Guterres, Bangladeş'in Cox's Bazar kentinde Arakanlı mültecileri ziyaretinin ardından Washington Post gazetesinde kaleme aldığı yazıda, ebeveynlerinin önünde katledilen küçük çocuklar, toplu tecavüze uğrayan kız çocukları ve kadınlar ile köyleri yerle bir edilen Rohingya halkının ''tüyler ürperten'' hikayelerini dinlediğini aktardı.
Myanmar ordusunun şiddetinden kaçarak Bangladeş'e sığınmak zorunda kalan Arakanlı mültecilerin etnik temizlik kurbanı olduğunu ifade eden Guterres, kendi ülkeleri Myanmar'da en temel haklarından biri olan vatandaşlıktan bile mahrum bırakıldıklarını belirtti.
Guterres, ''Myanmar güvenlik güçlerinin sistematik hak ihlalleri, Arakan halkı arasında terör estirerek onları kalıp ölme korkusuyla yaşamaya ya da hayatta kalmak için herşeylerini bırakıp kaçmaya zorladı.'' değerlendirmesinde bulundu.
Arakanlıların dünyanın en hızlı büyüyen mülteci krizinin yaşandığı Cox's Bazar'da zor koşullarla baş etmeye çalıştığına işaret eden Guterres, dünyanın birçok yerinde daha zengin ülkeler sınırlarını kapatırken gelişmekte olan Bangladeş'in kaynaklarının sınırlı olmasına rağmen kapılarını mültecilere açtığını belirtti.
Guterres, Bangladeş halkının cömertliğinin binlerce kişinin hayatını kurtardığını belirterek, ancak küresel bir sorumluluğa ihtiyaç duyulduğunun altını çizdi.
"Dünya Arakanlıları yüzüstü bıraktı." değerlendirmesini yapan Guterres, ''Dayanışma açıklamaları yeterli değil, Arakan halkının gerçek yardıma ihtiyacı var.'' ifadesini kullandı.
Guterres, Arakanlı mülteciler için yapılan 1 milyar dolar yardım çağrısının ise sadece yüzde 26'nın toplanabildiği bilgisini paylaştı.
Arakan krizinin bir gecede çözülemeyeceğini ancak bu durumun da uzun süre devam edemeyeceğini vurgulayan Guterres, Myanmar hükümetine Arakanlı mültecilerin güvenli ve onurlu bir şekilde köylerine dönebilmeleri için gerekli koşulları sağlaması çağrısında bulundu.

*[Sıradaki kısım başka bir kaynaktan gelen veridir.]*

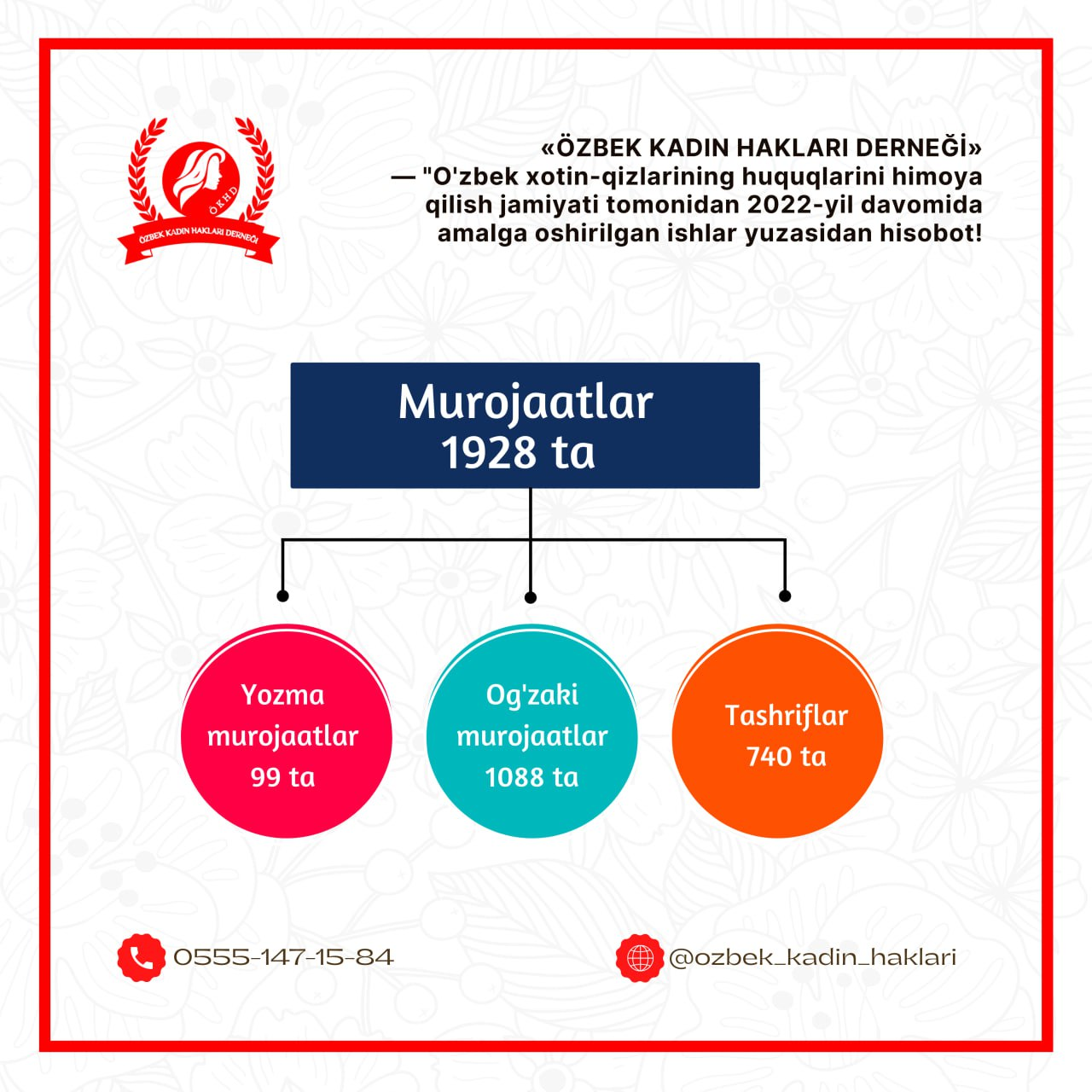 ÖKHD
ÖZBEK KADIN HAKLARI DERNEĞİ

«ÖZBEK KADIN HAKLARI DERNEĞİ» — "O'zbek xotin-qizlarining huquqlarini himoya qilish jamiyati tomonidan 2022-yil davomida amalga oshirilgan ishlar yuzasidan hisobot!

Murojaatlar
1928 ta

Yozma murojaatlar 99 ta

Og'zaki murojaatlar 1088 ta

Tashriflar 740 ta

0555-147-15-84

@ozbek_kadin_haklari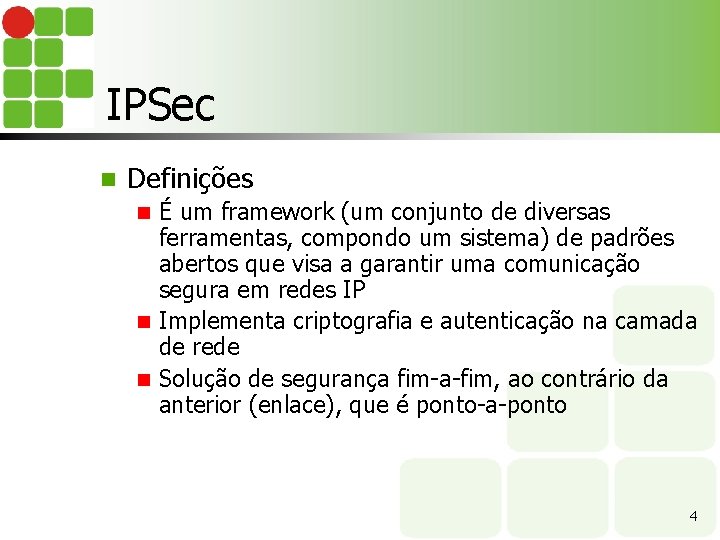 IPSec

Definições

É um framework (um conjunto de diversas ferramentas, compondo um sistema) de padrões abertos que visa a garantir uma comunicação segura em redes IP

Implementa criptografia e autenticação na camada de rede

Solução de segurança fim-a-fim, ao contrário da anterior (enlace), que é ponto-a-ponto

4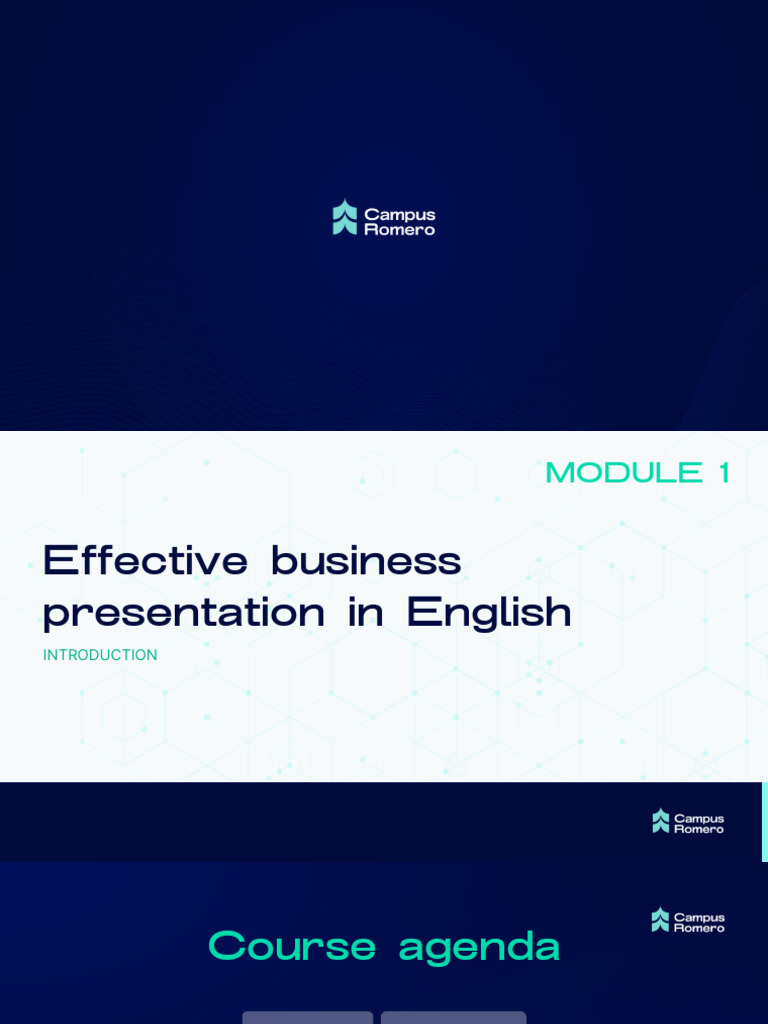 Campus Romero

MODULE 1

Effective business presentation in English

INTRODUCTION

Campus Romero

Campus Romero

Course agenda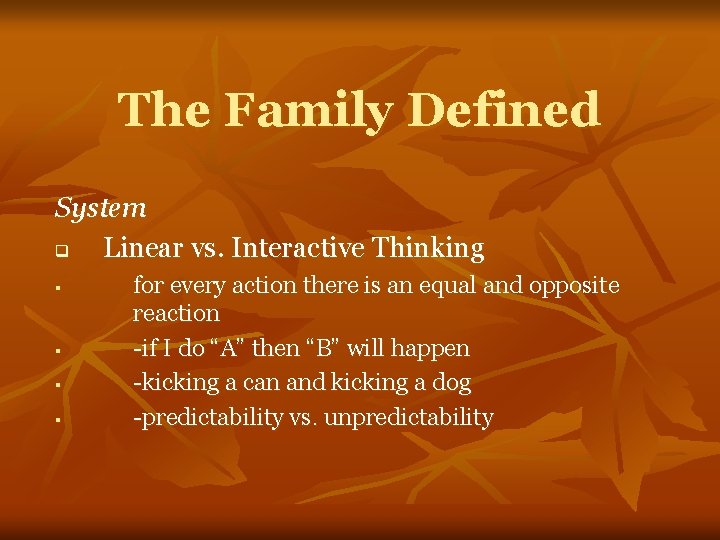 The Family Defined

System

Linear vs. Interactive Thinking

for every action there is an equal and opposite reaction

-if I do “A” then “B” will happen

-kicking a can and kicking a dog

-predictability vs. unpredictability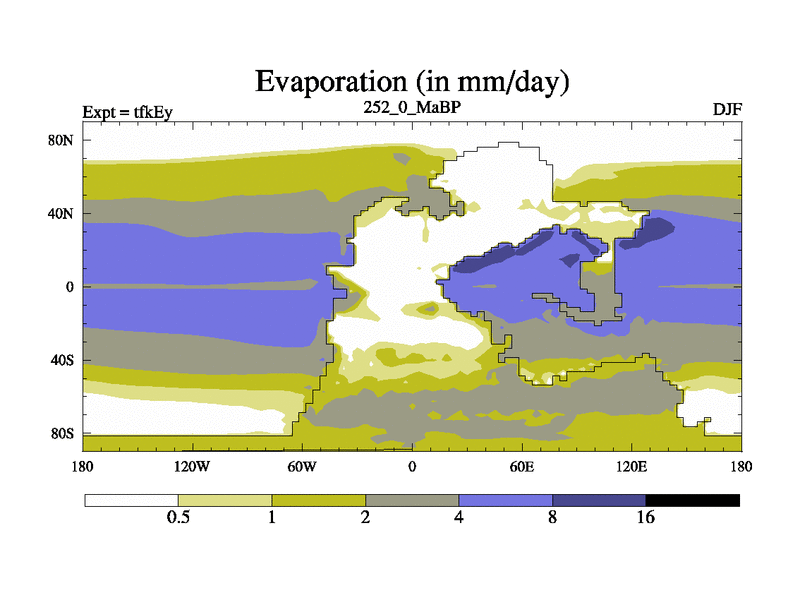 Evaporation (in mm/day)

Expt = tfkEy

252_0_MaBP

DJF

80N
40N
0
40S
80S

180
120W
60W
0
60E
120E
180

0.5
1
2
4
8
16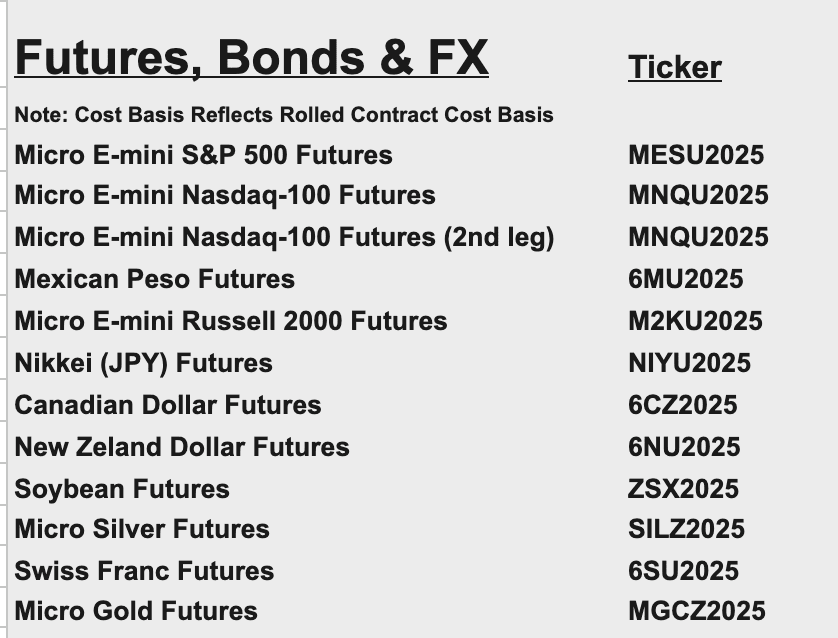 | Futures, Bonds & FX | Ticker |
|---|---|
| Note: Cost Basis Reflects Rolled Contract Cost Basis | |
| Micro E-mini S&P 500 Futures | MESU2025 |
| Micro E-mini Nasdaq-100 Futures | MNQU2025 |
| Micro E-mini Nasdaq-100 Futures (2nd leg) | MNQU2025 |
| Mexican Peso Futures | 6MU2025 |
| Micro E-mini Russell 2000 Futures | M2KU2025 |
| Nikkei (JPY) Futures | NIYU2025 |
| Canadian Dollar Futures | 6CZ2025 |
| New Zeland Dollar Futures | 6NU2025 |
| Soybean Futures | ZSX2025 |
| Micro Silver Futures | SILZ2025 |
| Swiss Franc Futures | 6SU2025 |
| Micro Gold Futures | MGCZ2025 |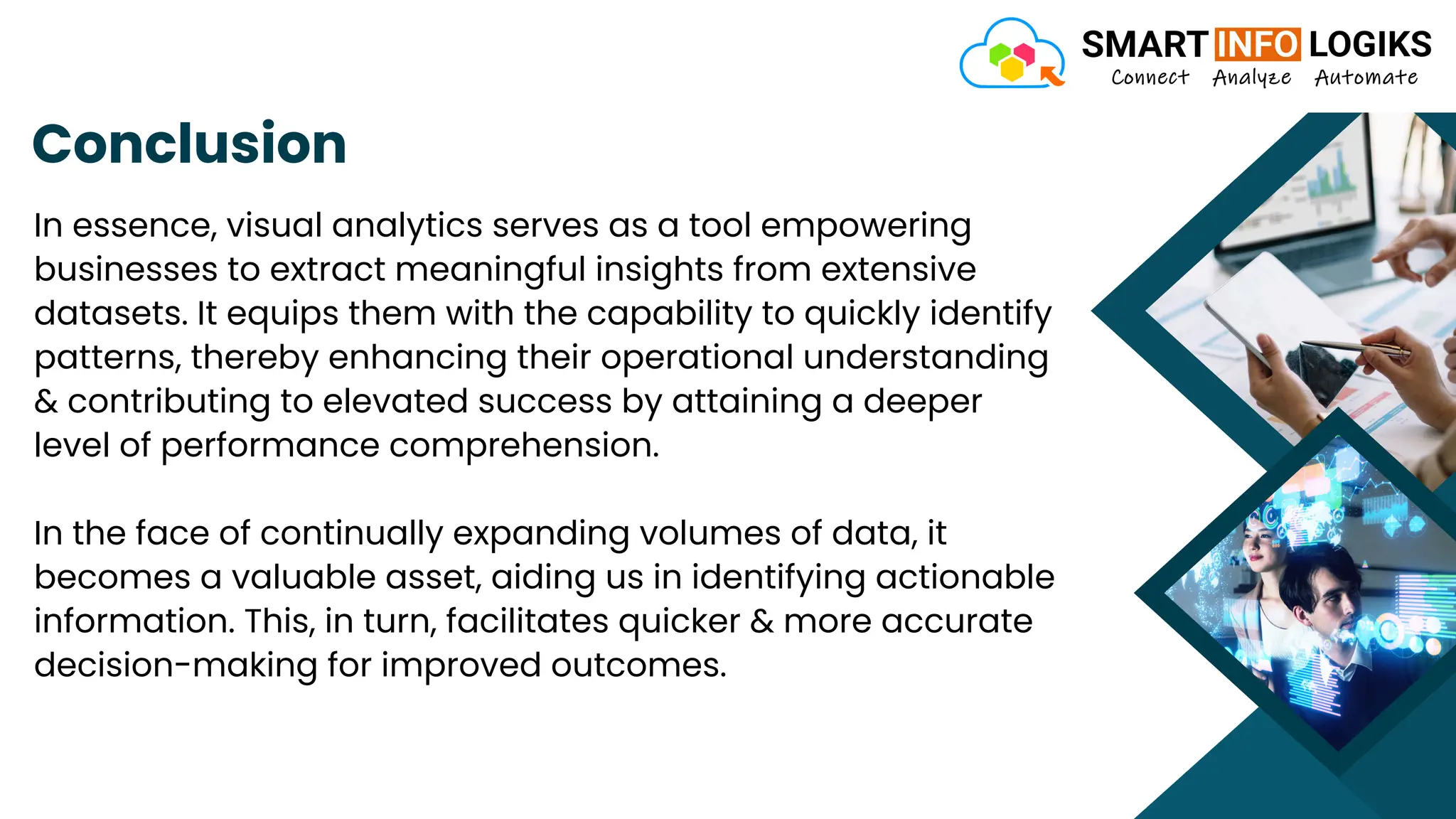 SMART INFO LOGIKS
Connect Analyze Automate

Conclusion

In essence, visual analytics serves as a tool empowering businesses to extract meaningful insights from extensive datasets. It equips them with the capability to quickly identify patterns, thereby enhancing their operational understanding & contributing to elevated success by attaining a deeper level of performance comprehension.

In the face of continually expanding volumes of data, it becomes a valuable asset, aiding us in identifying actionable information. This, in turn, facilitates quicker & more accurate decision-making for improved outcomes.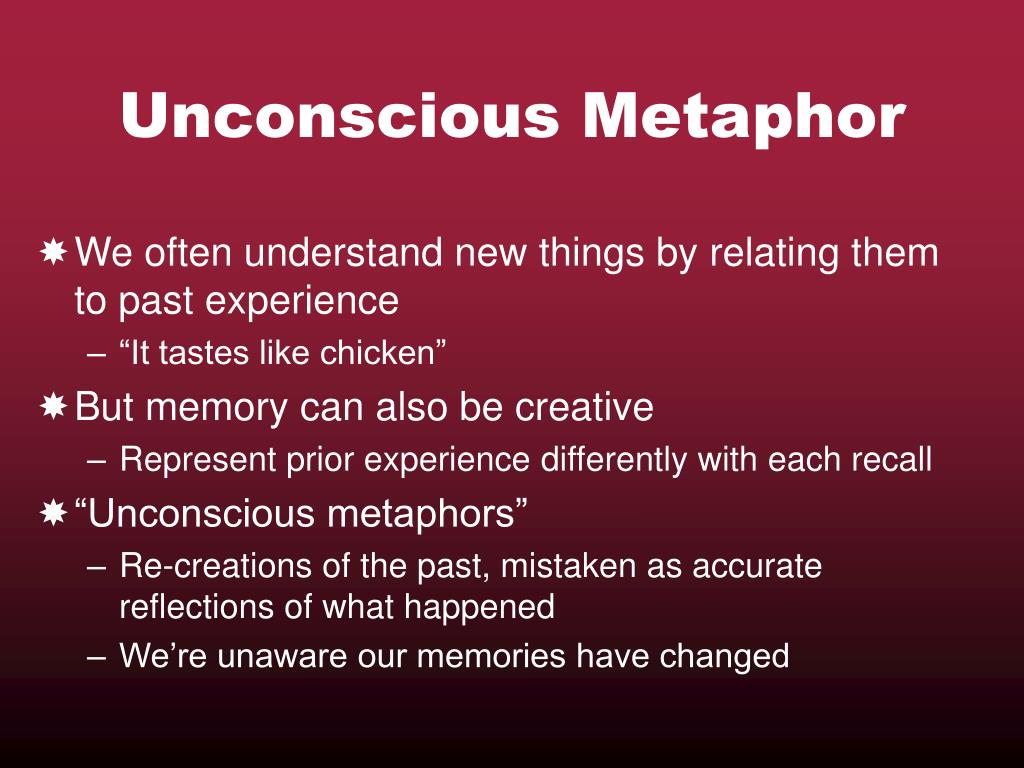 Unconscious Metaphor

We often understand new things by relating them to past experience

– “It tastes like chicken”

But memory can also be creative

– Represent prior experience differently with each recall

“Unconscious metaphors”

– Re-creations of the past, mistaken as accurate reflections of what happened

– We’re unaware our memories have changed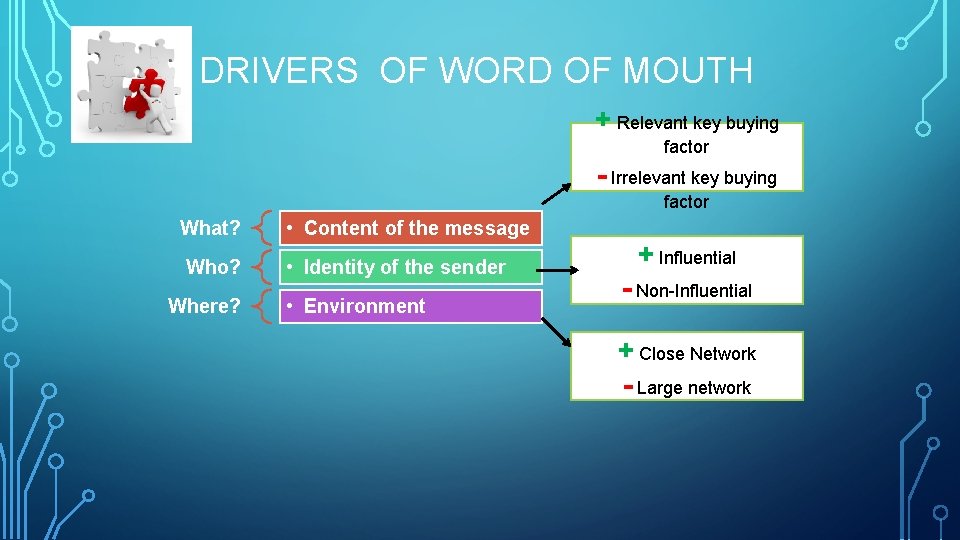 DRIVERS  OF WORD OF MOUTH

What?
• Content of the message

Who?
• Identity of the sender

Where?
• Environment

+ Relevant key buying factor
- Irrelevant key buying factor

+ Influential
- Non-Influential

+ Close Network
- Large network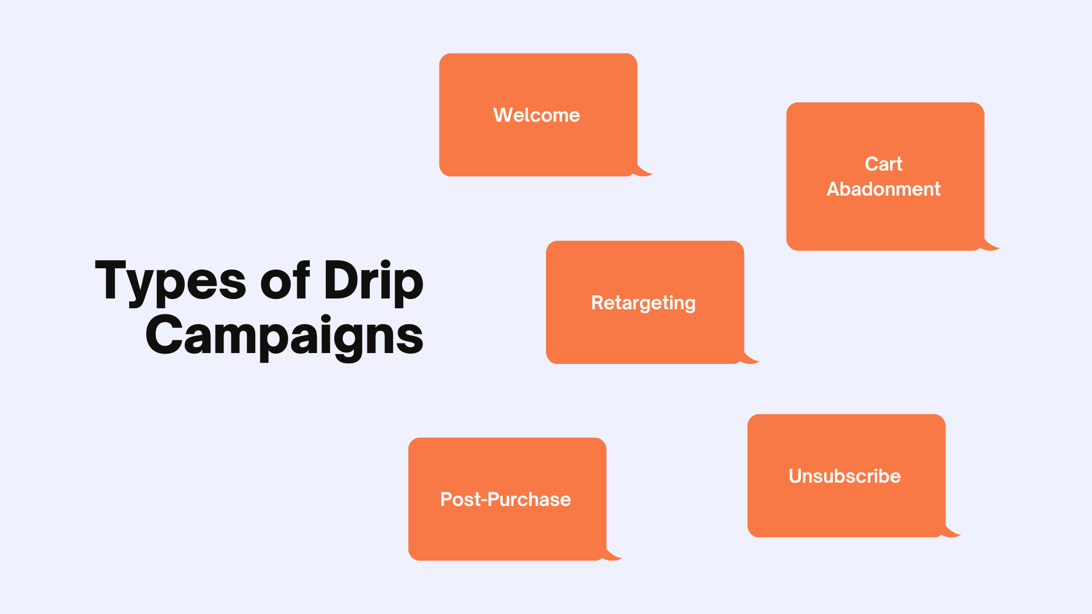 Types of Drip Campaigns

Welcome

Cart Abadonment

Retargeting

Post-Purchase

Unsubscribe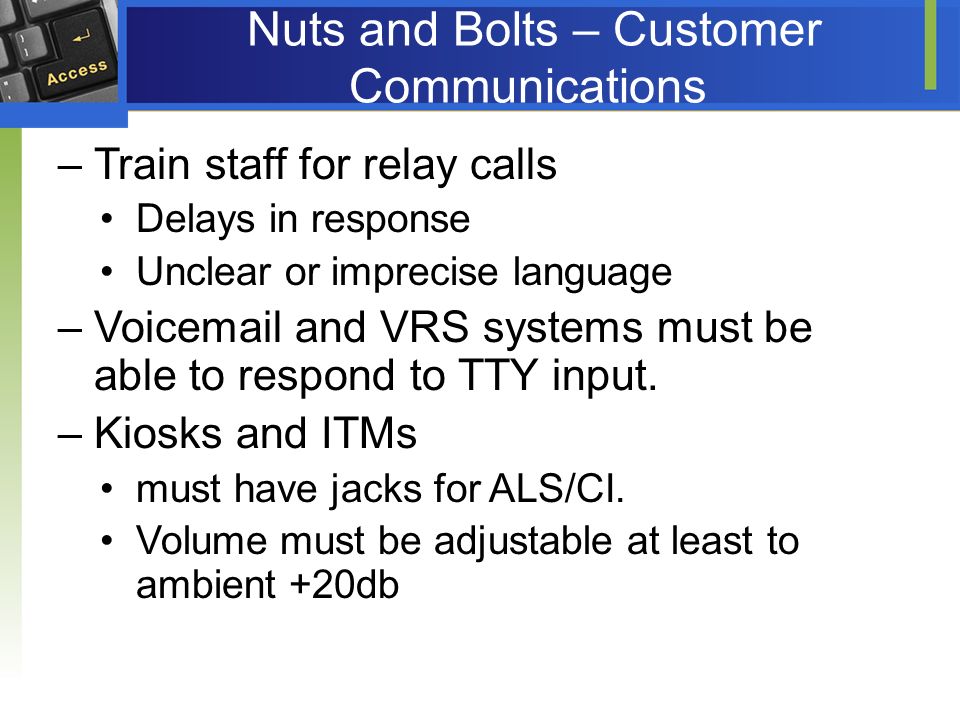 Access

Nuts and Bolts – Customer Communications

– Train staff for relay calls
• Delays in response
• Unclear or imprecise language
– Voicemail and VRS systems must be able to respond to TTY input.
– Kiosks and ITMs
• must have jacks for ALS/CI.
• Volume must be adjustable at least to ambient +20db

ARAKANLI MÜSLÜMANLARA SOYKIRIM
BM'ye göre, 25 Ağustos 2017'den sonra Arakan'dan kaçmak zorunda kalarak Bangladeş'e sığınanların sayısı 700 bini aştı. Uluslararası insan hakları kuruluşları, yayınladıkları uydu görüntüleriyle yüzlerce köyün yok edildiğini kanıtladı.
Arakanlıların topraklarına dönüşü için Myanmar ve Bangladeş hükümetleri arasında imzalanan anlaşma, yerinden edilenlerin durumlarını belgelendirmeleri mümkün olmadığı için uygulamada işlevsiz kalıyor.
BM ve uluslararası insan hakları örgütleri, Arakanlı Müslümanlara yönelik şiddeti "etnik temizlik" ya da "soykırım" olarak adlandırıyor.
Uluslararası medya ve kuruluşların Arakan eyaletine girişini ciddi oranda kısıtlayan Myanmar hükümeti, Arakanlı Müslümanların geri dönüşlerine ilişkin verdiği sözleri de yerine getirmedi.
Bangladeş'e sığınan Arakanlı Müslümanlar ve insan hakları örgütleri, gerekli güvenli ortam sağlanmadan bu kişilerin Myanmar'a dönmelerinin, yeni bir etnik temizlik kampanyasına yol açacağı endişesini taşıyor.